An example Sutskever gives is that of driving: “You can change the strength of the connections slightly, so as to change the direction of the car.” More recently, Sutskever has focused on speech from text programs. “You can adjust the weights to better represent the correct speech from the text. We want the program to be able to extract semantic info from sentences, such as who did what, to whom.”

I ask if the topic of Sutskever’s work can be described as machine learning. “It is not machine learning, but machine performance,” he replies unequivocally. The statement underscores a clear and imperative position: his work is not to do with artificial intelligence — at least not yet.

Neural networks at the present time are highly operational in their functionality and narrow focus — whereas AI, by the very nature of its title, has encountered a number of setbacks over the course of its development.

“The problem with intelligence is that it’s slippery, very difficult to define. It’s unclear how to proceed, we don’t know how to build intelligent machines,” says Sutskever. He adds, “No researcher has the explicit goal of achieving artificial intelligence. Instead they focus on tasks involving computer vision, speech, object recognition, planning, and decision-making. Researchers must focus on tractable problems.” He mentions, however, that he hopes that “neural networks will eventually lead to smart robots.”

What’s stopping AI from being achieved sooner? It’s not a lack of funding, he assures me, but a “lack of ideas.”

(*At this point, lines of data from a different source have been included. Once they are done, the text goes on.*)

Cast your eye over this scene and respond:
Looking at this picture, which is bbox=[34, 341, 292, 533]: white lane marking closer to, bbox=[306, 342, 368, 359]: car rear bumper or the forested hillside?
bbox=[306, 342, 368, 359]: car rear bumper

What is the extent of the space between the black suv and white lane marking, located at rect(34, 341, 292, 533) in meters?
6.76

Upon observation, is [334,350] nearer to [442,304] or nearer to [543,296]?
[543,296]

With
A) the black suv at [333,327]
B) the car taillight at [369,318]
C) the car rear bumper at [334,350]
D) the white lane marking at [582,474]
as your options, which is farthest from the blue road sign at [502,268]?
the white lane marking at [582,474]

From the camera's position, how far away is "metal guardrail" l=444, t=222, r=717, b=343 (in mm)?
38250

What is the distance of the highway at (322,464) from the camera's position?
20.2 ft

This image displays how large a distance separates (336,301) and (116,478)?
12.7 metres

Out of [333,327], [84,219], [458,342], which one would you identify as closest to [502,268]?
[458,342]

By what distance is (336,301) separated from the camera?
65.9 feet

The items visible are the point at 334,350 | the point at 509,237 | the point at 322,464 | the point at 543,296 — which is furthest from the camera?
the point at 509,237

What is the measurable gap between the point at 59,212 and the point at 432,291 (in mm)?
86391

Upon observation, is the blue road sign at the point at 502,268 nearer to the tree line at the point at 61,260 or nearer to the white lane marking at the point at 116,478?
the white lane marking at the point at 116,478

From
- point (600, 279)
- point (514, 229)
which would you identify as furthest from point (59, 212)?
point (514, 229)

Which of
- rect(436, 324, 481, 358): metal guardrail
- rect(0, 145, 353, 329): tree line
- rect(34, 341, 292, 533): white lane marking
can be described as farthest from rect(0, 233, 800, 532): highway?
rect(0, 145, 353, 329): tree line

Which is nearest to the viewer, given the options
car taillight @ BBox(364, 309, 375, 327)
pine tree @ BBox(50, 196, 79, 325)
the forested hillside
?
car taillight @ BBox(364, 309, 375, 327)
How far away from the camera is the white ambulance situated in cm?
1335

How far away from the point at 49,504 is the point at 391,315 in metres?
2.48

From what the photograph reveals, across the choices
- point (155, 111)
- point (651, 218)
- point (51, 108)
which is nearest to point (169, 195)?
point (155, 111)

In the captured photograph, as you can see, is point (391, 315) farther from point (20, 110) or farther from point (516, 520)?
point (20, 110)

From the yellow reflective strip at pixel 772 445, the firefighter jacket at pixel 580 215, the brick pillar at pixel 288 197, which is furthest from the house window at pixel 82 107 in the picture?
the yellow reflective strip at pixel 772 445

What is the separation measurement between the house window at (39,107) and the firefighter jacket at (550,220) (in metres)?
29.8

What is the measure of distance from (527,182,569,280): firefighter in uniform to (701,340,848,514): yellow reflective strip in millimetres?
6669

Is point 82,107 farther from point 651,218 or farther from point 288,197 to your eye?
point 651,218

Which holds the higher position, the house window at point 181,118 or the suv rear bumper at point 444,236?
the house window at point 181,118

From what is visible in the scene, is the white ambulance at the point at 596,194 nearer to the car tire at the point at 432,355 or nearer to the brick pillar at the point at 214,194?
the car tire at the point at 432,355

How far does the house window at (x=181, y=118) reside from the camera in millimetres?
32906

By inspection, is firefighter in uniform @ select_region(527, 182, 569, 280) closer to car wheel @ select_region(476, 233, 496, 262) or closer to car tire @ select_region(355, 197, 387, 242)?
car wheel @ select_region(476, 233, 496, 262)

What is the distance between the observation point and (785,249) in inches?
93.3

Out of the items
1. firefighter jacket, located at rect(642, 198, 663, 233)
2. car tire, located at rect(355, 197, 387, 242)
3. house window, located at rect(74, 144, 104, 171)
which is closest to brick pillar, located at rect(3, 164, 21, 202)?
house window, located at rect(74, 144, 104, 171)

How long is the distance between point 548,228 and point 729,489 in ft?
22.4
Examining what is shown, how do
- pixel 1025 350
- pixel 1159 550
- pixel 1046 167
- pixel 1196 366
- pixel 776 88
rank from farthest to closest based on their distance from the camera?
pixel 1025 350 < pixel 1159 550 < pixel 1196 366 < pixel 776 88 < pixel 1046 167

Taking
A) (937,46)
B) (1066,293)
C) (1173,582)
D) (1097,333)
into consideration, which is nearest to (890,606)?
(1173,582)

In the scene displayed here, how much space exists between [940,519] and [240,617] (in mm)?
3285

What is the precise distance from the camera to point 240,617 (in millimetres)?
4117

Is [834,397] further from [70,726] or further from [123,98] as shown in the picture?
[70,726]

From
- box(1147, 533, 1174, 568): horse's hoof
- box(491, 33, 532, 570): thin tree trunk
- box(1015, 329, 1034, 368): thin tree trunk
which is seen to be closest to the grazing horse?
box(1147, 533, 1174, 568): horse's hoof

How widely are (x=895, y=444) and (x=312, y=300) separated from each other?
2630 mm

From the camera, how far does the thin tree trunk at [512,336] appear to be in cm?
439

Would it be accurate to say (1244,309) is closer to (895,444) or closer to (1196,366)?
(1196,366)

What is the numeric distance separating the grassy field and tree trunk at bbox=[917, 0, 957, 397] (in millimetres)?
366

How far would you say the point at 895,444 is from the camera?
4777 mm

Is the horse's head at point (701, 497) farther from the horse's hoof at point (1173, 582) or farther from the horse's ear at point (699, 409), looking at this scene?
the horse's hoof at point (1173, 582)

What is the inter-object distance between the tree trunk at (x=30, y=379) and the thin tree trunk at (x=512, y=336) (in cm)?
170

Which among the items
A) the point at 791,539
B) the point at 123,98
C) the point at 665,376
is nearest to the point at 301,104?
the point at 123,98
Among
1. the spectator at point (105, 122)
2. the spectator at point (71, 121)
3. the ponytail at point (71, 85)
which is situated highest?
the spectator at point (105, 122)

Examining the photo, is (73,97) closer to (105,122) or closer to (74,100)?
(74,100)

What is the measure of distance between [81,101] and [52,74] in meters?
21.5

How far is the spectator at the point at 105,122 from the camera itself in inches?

“What we need are bigger computers that can handle more data and can train larger neural networks with better training algorithms,” says Sutskever. Advancements in robotic intelligence take place sporadically. He describes a recent advancement of note in which “researchers at Stanford University trained a robot to accurately fold napkins,” a task involving complex and hierarchical planning.

As a graduate student, Sutskever is himself involved in advanced and innovative research. His current work involves a program that, once fed a set of characters (letters and numbers), can accurately predict subsequent characters. He achieved this by first inputting all of Wikipedia’s 16 million articles into the program. The program was then able to extract regularities and other vital information, and update its brain state. The result: the program could predict foreign names as well as invent plausible-sounding foreign names.

Sutskever, originally from the Open University of Israel, completed his B.Sc in mathematics at U of T, and is currently completing his PhD in computer science. His supervisor is Geoffrey Hinton, a world-renowned computer scientist known for his revolutionary work in information theory.

The Google Fellowship includes tuition and fees, a $25,000 yearly stipend, $5,000 toward a personal computer, invitation to Google Fellowship Forum, a new Android phone, and a Google Research Mentor.

As to when the next big advancement in machine intelligence is to take place, Sutskever candidly replies, “Check back with me in six months.”